Interesting but shoddy piece in yesterday's NYT about the "side deals" in the News Corp - Dow Jones deal whereby News Corp agreed to pay the sellers' banking and legal fees (totalling some $40M). Quoting several disgruntled Dow Jones investors and putative bidders, the article questions whether this side deal - and past banking and legal relationships between the parties - caused the advisors to give Dow Jones less-than-objective advice in pushing for a deal.
For starters, the entire thesis of this article is specious: Bankers, and firms like Wachtell that usually only bill for M&A work when a deal closes, ALWAYS have an incentive to see the deal get completed. ALWAYS. A seller asking for an 11th-hour concession (and one that here, at .7% of deal value, represented no more than a mere lagniappe in the context of the transaction) makes no difference in this dynamic. The sellers got a better deal by $40M - bully for them, and good for the advisors in obtaining it. They also got a 67% premium in the face of buyer perception that Bancroft family issues would make for a very difficult transaction.

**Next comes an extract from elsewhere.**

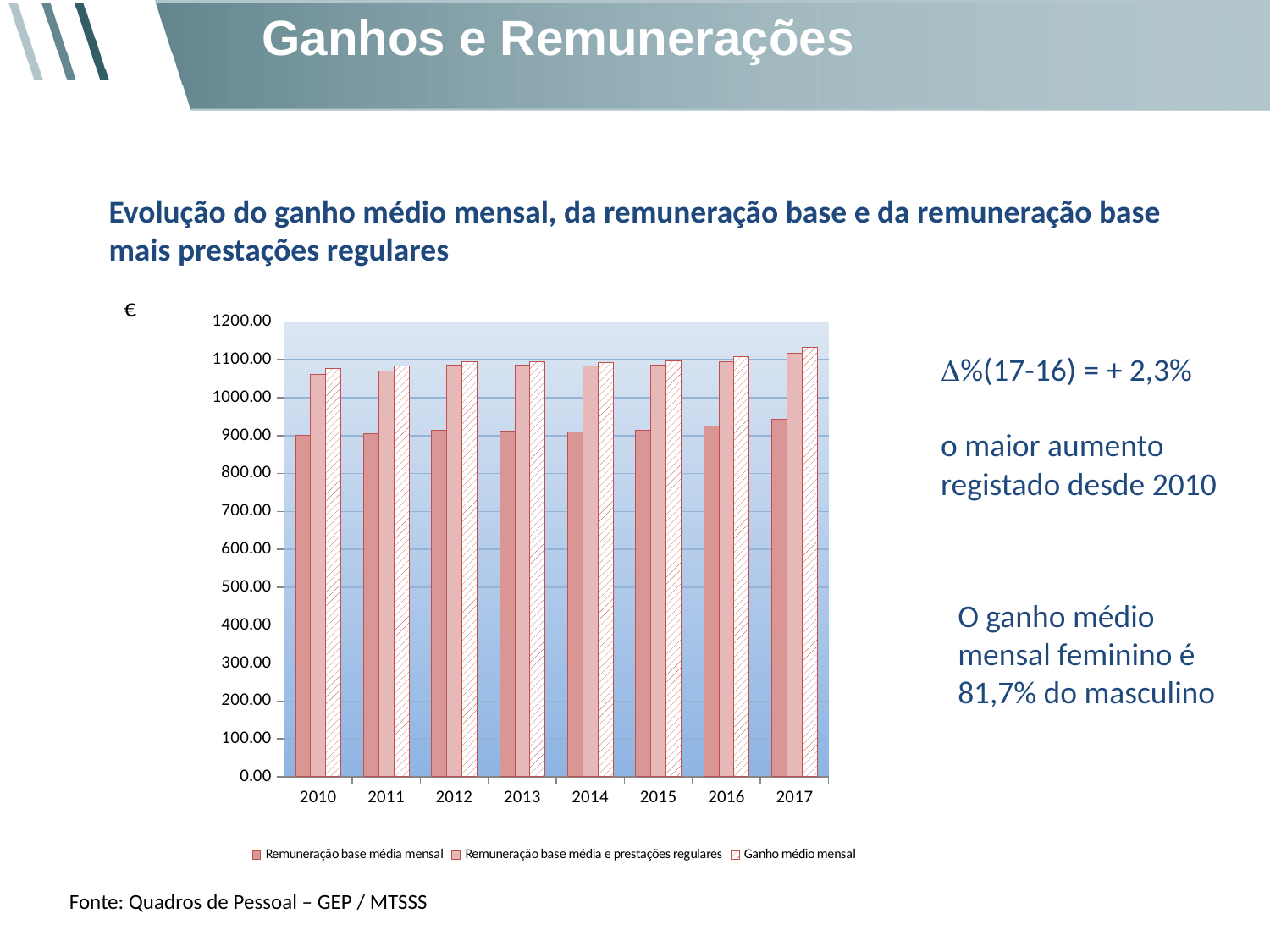
Is the value of Ganho médio mensal in 2017 greater or less than 1100.00? greater What kind of chart is shown on the slide? bar chart Is the value of Ganho médio mensal in 2010 greater or less than 1000.00? greater Which series is shown with hatched (striped) bars in the chart? Ganho médio mensal In which year is Ganho médio mensal highest? 2017 How many series does the chart legend list? 3 Is the value of Remuneração base média mensal in 2010 greater or less than 1000.00? less In 2017, which is larger: Ganho médio mensal or Remuneração base média mensal? Ganho médio mensal Do the values of Ganho médio mensal generally rise or fall from 2010 to 2017? rise What unit is indicated at the top of the chart's vertical axis? € How many years are shown on the x axis of the chart? 8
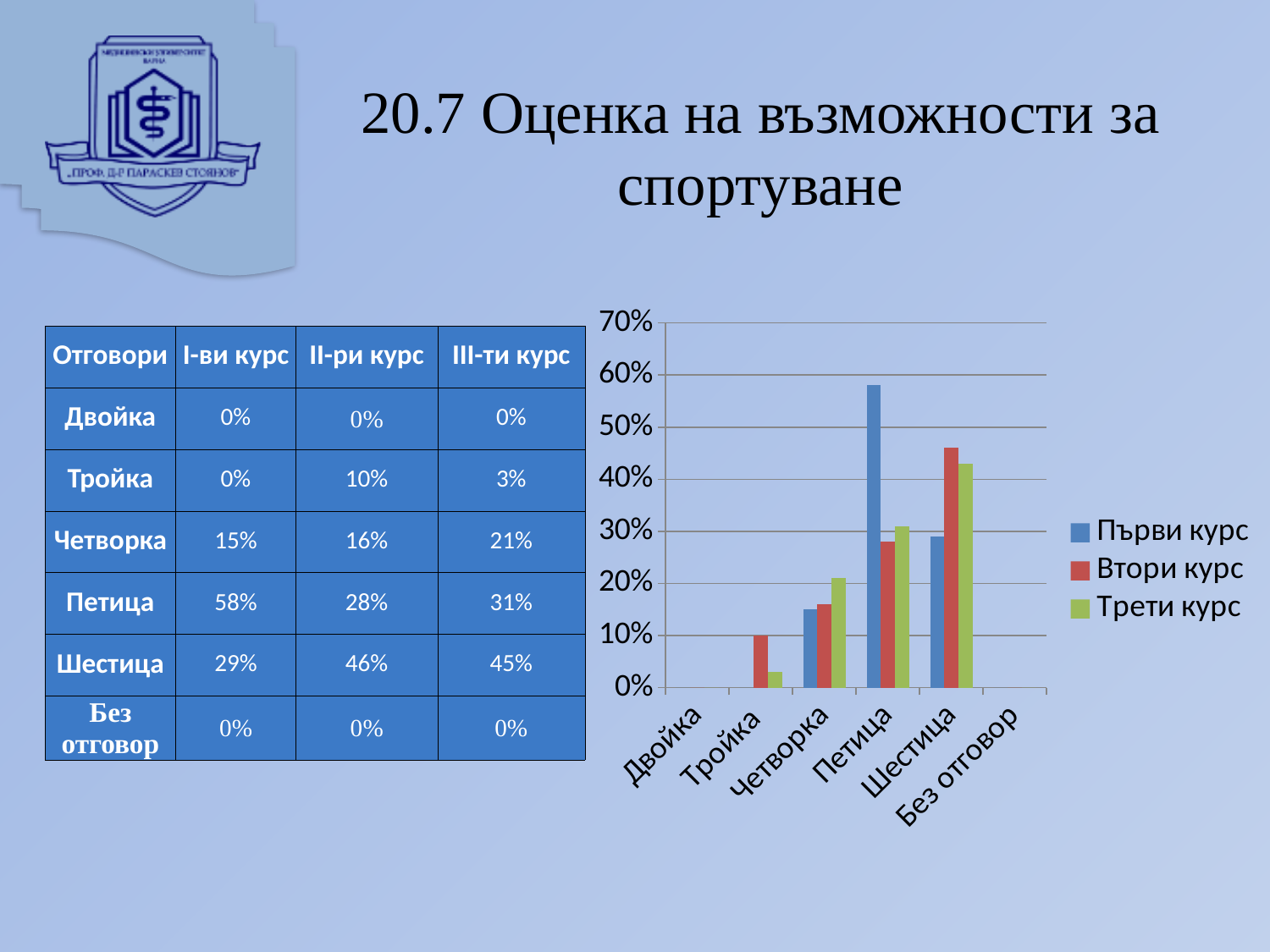
Is the value for Първи курс at Петица greater or less than 50%? greater What is the value for Първи курс at Петица, as printed in the table on the slide? 58% Which category has the highest value for the Втори курс series? Шестица How many categories are shown on the x axis of the chart? 6 What colour are the bars for the Трети курс series? green Which category has the highest value for the Първи курс series? Петица What kind of chart is shown on the slide? bar chart Is the value for Трети курс at Четворка greater or less than 30%? less How many series does the chart legend list? 3 For the category Шестица, which is larger: Първи курс or Втори курс? Втори курс What is the difference between the Втори курс and Първи курс values at Шестица, using the values printed in the table? 17% For the category Петица, which is larger: Втори курс or Трети курс? Трети курс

That said, these folks are professionals who know far too well they value of their reputations and the need to be perceived as providing objective advice on whether to proceed with a deal. Given just how good this deal was for DJ investors, there's little need for them to defend their conduct. I would also observe that Wachtell, in representing DJ and all of the craziness involved in this deal with the Bancoft family, is not likely being overpaid in collecting $10M.